→ **DOCUMENTO**
○ ○ ○ ○ ○ ○ ○
Por Yéssica Marrero Díaz (Gran Canaria)
Mi nombre es Yéssica Marrero Díaz y mi madre me trajo al mundo un 18 de julio de 1980, después de 12 horas de contracciones y sin epidural, llorando a gritos y media negra. Así me recuerda mi madre cuando me pusieron en su pecho por primera vez. Lo que ella no sabía era que esos llantos predecían al “terremoto” que acababa de nacer.
Recuerdo mi primera manifestación; tenía 5 años y estaba en preescolar. A mi amiga de la infancia, Alicia, y a mí no nos gustaba aburrirnos y siempre estábamos buscando algo que hacer; vamos, inventando… Ese día decidimos coger el contenedor de basura (un cubo de medio metro de color negro) y ponerlo en otro lugar. Para que la maestra no nos riñera, teníamos que crear un plan y no llamar mucho la atención. Sigilosamente, o eso creíamos nosotras, nos acercamos al cubo, lo cogimos cada una por un lado, lo levantamos y gritamos: “¡La basura, la basura, la basura…!” Ese grito causó un efecto espejo en el resto de los/as niños/as. Y ahí estábamos nosotras en el patio de preescolar con un grupo de críos gritando: “La basura…”. Vaya arresto nos llevamos: “¡Contra la pared…!” Rondaban los años 80 y todavía quedaba algún resquicio de antes de la transición.
Para que se hagan una idea, si hubiera nacido en esta época, me hubieran puesto unas cuantas etiquetas: dislexia, déficit de atención, hiperactividad… pero, en aquellos tiempos, me decían: “Fuerte niña más desinquieta”. Esa fue la primera de muchas manifestaciones.
Durante toda mi infancia y parte de la adolescencia jugué al baloncesto. Quería ser jugadora profesional, aunque, como saben, el baloncesto femenino no tenía mucha visibilidad. Hombre, también era muy peliculera, pero estaba claro que actriz no podía ser: “¡Eso es de putas!”, oía a mi alrededor, o “¿tú te pondrías en pelota picada delante de un tío para que te toquetee?”… Y la verdad es que yo era muy pudorosa y eso de ponerme desnuda como que no.
○ ○ ○ ○ ○ ○ ○
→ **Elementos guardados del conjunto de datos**
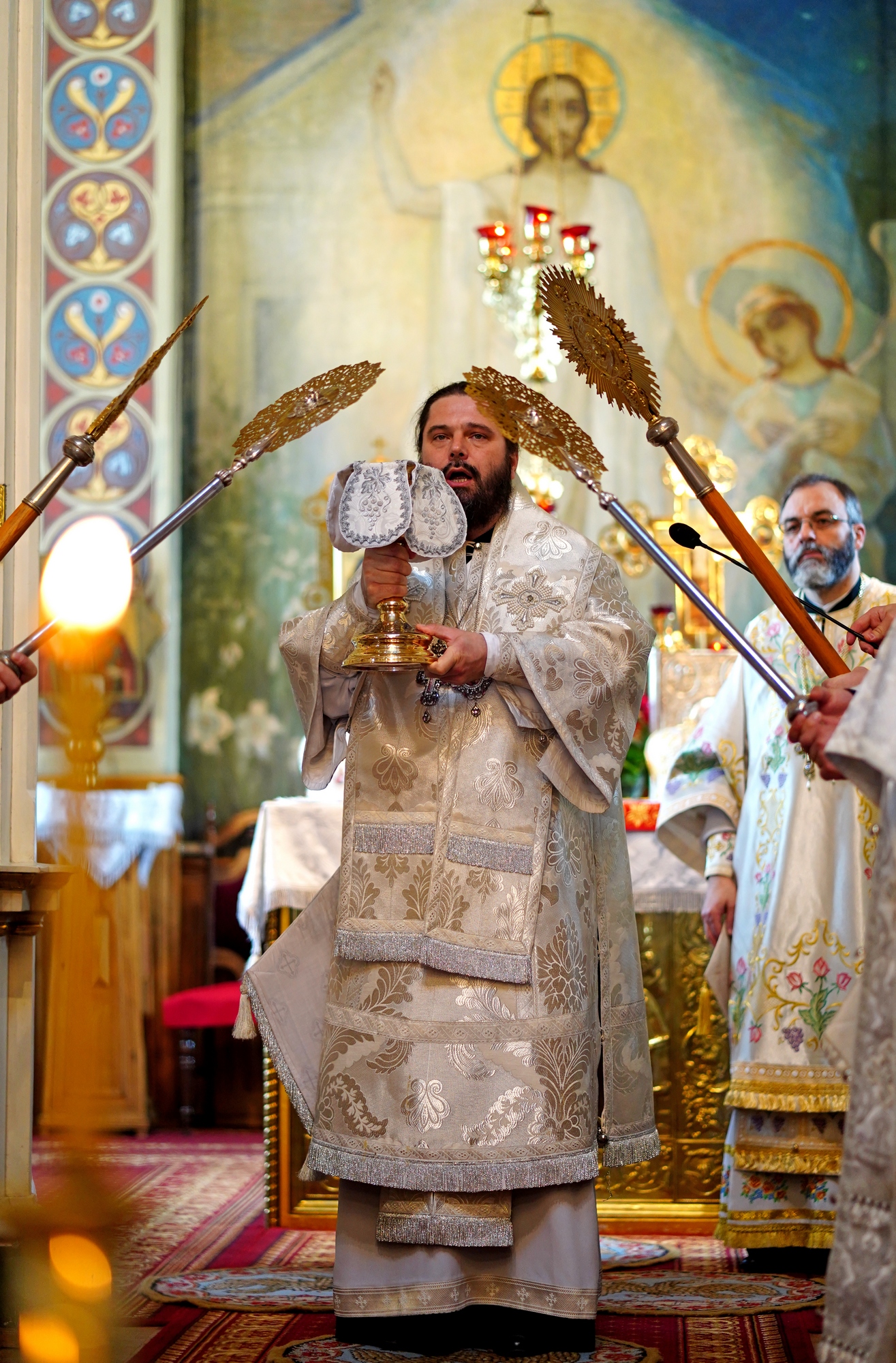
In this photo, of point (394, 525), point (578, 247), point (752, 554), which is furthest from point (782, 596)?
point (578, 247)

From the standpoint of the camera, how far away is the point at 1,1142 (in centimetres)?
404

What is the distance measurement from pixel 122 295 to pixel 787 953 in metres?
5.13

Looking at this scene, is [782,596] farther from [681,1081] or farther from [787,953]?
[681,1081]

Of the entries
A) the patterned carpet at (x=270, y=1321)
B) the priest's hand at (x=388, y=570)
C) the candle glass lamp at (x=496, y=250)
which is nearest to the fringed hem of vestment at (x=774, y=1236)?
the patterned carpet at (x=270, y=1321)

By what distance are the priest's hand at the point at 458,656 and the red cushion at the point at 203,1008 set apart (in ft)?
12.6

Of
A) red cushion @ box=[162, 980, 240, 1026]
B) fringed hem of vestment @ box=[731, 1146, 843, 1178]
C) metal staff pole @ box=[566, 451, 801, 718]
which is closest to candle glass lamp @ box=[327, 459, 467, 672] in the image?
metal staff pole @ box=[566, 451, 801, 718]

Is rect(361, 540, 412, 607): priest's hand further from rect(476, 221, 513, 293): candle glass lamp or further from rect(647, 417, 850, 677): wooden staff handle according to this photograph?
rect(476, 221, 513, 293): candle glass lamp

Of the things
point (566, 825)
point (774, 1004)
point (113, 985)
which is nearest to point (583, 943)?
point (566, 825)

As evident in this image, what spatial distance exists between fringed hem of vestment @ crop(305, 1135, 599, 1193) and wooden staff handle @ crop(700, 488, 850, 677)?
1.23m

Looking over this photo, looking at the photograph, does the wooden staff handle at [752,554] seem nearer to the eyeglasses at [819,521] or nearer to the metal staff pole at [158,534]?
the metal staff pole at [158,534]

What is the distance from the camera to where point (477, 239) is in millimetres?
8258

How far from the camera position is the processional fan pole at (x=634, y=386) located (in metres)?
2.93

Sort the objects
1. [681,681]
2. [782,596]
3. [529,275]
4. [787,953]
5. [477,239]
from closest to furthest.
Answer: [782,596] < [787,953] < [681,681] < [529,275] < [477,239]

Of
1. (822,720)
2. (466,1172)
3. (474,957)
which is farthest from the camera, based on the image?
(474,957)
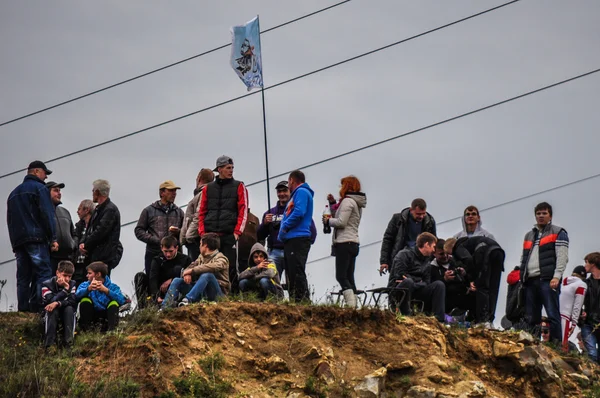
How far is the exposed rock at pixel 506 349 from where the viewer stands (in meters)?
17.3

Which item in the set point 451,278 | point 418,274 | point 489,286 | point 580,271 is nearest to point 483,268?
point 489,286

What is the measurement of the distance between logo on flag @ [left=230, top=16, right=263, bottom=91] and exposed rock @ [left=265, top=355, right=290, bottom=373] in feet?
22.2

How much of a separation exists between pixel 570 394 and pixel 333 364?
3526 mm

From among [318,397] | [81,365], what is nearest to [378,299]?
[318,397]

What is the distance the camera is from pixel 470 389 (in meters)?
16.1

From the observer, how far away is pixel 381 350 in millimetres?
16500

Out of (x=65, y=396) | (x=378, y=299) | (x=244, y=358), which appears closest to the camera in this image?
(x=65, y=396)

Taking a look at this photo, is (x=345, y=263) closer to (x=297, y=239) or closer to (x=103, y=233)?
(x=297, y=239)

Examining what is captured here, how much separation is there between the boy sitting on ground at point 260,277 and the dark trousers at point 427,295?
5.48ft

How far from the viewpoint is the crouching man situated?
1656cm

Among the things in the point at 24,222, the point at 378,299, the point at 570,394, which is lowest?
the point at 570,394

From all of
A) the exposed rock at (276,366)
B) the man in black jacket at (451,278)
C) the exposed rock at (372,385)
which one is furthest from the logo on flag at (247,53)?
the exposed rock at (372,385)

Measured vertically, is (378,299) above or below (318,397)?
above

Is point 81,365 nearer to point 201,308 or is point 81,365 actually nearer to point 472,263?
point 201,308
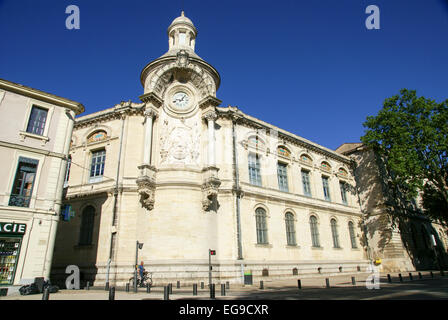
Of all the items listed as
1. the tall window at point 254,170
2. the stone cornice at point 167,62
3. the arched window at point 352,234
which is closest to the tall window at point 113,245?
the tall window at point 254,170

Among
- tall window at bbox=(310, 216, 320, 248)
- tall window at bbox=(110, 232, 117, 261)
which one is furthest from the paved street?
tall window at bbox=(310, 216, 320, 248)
○ ○ ○ ○ ○ ○ ○
→ **LISTA DE TAREAS**
**a.** Enumere las etiquetas que, según el relato de infancia, le habrían puesto a quien narra si hubiera nacido en esta época.
**b.** Redacte la continuación del relato de infancia a partir de la última oración que aparece.

→ **RESPUESTAS**
**a.**
- Dislexia
- Déficit de atención
- Hiperactividad

**b.**
No obstante, ese tipo de comentarios hay que agradecérselo a las películas de los 80 y 90 de Fernando Esteso y Pajares, donde las mujeres estábamos todo el día desnudas corriendo ante la cámara y los hombres en gallumbos de la época.
Como dice la canción del príncipe de Bel Air: “Jugaba al basket sin cansarme demasiado porque por las noches me sacaba el graduado…”. Más que el graduado, cursaba 3º de BUP y en el diurno. Entonces ocurrió: me lesioné una rodilla. “¡Qué drama!”, mi sueño de ser deportista profesional se había esfumado.
Después de 3 años perdida en el caos de la indecisión, el desinterés y la desidia profunda, mi madre me propuso estudiar en FP Imagen y sonido. Yo no estaba muy convencida de ello, pero al final entré por el aro: “O estudias o trabajas, pero vivir del cuento, en mi casa, no”. ¡Cuánta razón tenía! Gran parte de la persona que soy ahora, se lo debo a ella.
En el 2000 fui reina del carnaval y, ese mismo año, en septiembre, empecé la formación profesional. Ustedes se preguntarán: ¿qué tendrá que ver un acontecimiento con el otro? Pues bien, se los voy a explicar: ser reina de un evento como ese (cámaras, luces, regiduría, público…), en aquella época, en mi pueblo, Gáldar, era “una señal” de lo que el futuro, a nivel profesional, me deparaba: trabajar en la parte técnica en distintos eventos: teatro, Womad y algún que otro festival no con tanta repercusión…
Justo después de terminar la formación profesional, me fuí a Madrid a estudiar Comunicación Audiovisual. La gente le decía a mi madre que estaba loca, que yo no iba a Madrid a estudiar, que iba a desaprovechar la oportunidad y a lo que iba era de fiesta.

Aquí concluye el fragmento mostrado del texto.